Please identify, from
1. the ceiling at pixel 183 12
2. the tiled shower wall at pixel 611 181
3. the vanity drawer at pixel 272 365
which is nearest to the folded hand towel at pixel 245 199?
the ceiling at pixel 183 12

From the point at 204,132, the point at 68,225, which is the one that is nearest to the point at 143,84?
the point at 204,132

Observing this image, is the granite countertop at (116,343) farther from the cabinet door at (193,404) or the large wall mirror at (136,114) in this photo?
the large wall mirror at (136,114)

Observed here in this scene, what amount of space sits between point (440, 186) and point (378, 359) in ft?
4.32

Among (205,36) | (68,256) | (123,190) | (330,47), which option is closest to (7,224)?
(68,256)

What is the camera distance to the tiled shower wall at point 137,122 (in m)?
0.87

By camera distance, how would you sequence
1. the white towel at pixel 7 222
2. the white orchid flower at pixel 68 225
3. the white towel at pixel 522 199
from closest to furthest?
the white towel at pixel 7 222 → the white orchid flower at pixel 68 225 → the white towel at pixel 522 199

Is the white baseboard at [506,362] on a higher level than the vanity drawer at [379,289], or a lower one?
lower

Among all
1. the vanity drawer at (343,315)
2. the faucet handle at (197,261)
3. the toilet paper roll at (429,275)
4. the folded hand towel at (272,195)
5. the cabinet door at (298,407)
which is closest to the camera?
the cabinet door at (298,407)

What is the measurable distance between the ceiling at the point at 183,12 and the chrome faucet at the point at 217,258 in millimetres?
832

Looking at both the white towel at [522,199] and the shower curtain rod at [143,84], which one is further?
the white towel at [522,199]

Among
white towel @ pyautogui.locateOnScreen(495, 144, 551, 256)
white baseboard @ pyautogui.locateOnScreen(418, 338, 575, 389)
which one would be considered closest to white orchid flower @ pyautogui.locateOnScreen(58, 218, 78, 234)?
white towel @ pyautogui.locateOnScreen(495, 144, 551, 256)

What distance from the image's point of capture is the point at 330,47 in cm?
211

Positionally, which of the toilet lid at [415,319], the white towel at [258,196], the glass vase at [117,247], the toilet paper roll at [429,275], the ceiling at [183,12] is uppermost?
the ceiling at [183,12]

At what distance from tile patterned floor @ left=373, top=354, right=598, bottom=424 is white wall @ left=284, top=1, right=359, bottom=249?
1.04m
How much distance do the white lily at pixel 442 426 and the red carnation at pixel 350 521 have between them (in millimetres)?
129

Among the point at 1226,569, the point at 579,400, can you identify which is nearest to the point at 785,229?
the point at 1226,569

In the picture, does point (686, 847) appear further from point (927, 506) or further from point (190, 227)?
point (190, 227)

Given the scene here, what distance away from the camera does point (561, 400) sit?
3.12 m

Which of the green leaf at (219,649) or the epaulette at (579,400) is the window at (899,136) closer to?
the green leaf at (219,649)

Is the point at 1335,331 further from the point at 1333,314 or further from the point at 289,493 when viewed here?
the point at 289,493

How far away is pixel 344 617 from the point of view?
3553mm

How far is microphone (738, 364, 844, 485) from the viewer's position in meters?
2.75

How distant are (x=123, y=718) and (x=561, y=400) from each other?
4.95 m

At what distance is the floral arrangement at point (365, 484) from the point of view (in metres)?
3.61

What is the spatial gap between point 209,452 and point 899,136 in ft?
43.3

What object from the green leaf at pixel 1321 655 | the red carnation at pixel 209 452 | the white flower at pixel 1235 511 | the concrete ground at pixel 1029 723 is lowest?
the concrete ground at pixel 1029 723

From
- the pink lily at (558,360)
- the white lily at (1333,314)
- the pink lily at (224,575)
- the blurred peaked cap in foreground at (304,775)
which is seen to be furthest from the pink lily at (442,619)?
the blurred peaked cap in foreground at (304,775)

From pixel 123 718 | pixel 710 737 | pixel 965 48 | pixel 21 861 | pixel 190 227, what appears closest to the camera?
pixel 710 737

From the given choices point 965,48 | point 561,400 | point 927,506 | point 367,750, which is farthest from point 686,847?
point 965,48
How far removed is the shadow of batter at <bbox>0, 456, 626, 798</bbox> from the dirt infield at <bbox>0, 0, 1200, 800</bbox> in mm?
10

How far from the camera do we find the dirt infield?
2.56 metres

ЗАДАНИЕ:
Оформите строки записей от строки со словами «From the given» до самого конца записей (обе границы включительно) в виде нумерованного списка. Пустые строки в список не включайте.

ПОЛНЫЙ ОТВЕТ:
1. From the given choices point 965,48 | point 561,400 | point 927,506 | point 367,750, which is farthest from point 686,847?
2. point 965,48
3. How far removed is the shadow of batter at <bbox>0, 456, 626, 798</bbox> from the dirt infield at <bbox>0, 0, 1200, 800</bbox> in mm?
4. 10
5. How far from the camera do we find the dirt infield?
6. 2.56 metres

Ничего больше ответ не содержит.